> ASSIGNMENT 1
Print the passage of the QA/QC page that begins with the words "Due to different" and stops after the words "the data usability.".
> ASSIGNMENT 2
List every quality flag that the QA/QC page names for annotating collected data.

# QA/QC
 
### What is QA/QC:
The task of annotating the quality of collected data/observation:

    - GOOD
    - BAD
    - SUSPECT
    - UNKNOWN
    
### Why QA/QC is needed:

Due to different conditions in the natural environment, observations collected by sensors may not be reliable.  
The quality assurance and control of data collected from sensor is very important to make sure the data usability.

### What are methods to annotate data with QA/QC flags:

[IOOS](https://ioos.github.io/ioos_qc/resources.html) has defined standard and statistical methods to annotate quality check on ocean time-series data. As for each essential ocean variable (EoV), different set of statistical tests are recommended to ensure the quality of collected data. Please read the [mannual](https://github.com/ioos/ioos_qc/blob/main/resources/argo-quality-control-manual.pdf) and [mannual In-situ](https://cdn.ioos.noaa.gov/media/2019/08/QARTOD_Currents_Update_Second_Final.pdf)

> DATA SEGMENT
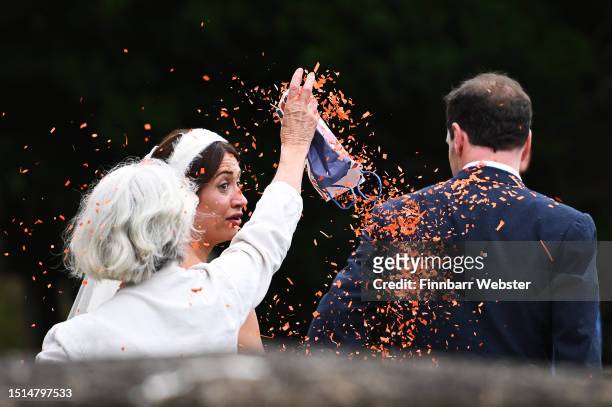 Woman throws confetti as former UK Chancellor George Osborne and Thea Rogers leave after their wedding at St Mary's Church, on July 8, 2023 in...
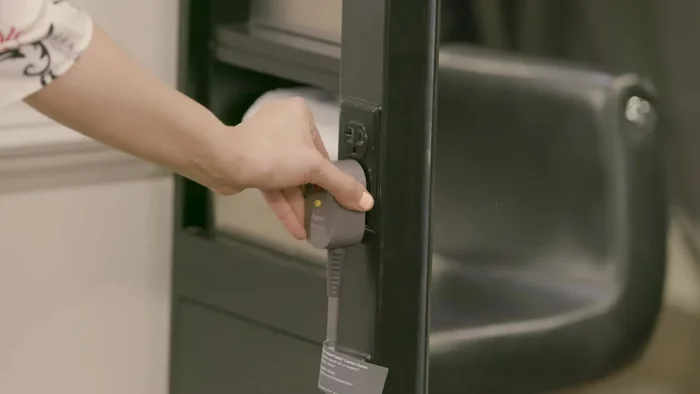 Gently pull open the cage and slide it off the cable.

> TASK RESPONSE 1
Due to different conditions in the natural environment, observations collected by sensors may not be reliable.  
The quality assurance and control of data collected from sensor is very important to make sure the data usability.

> TASK RESPONSE 2
GOOD, BAD, SUSPECT, UNKNOWN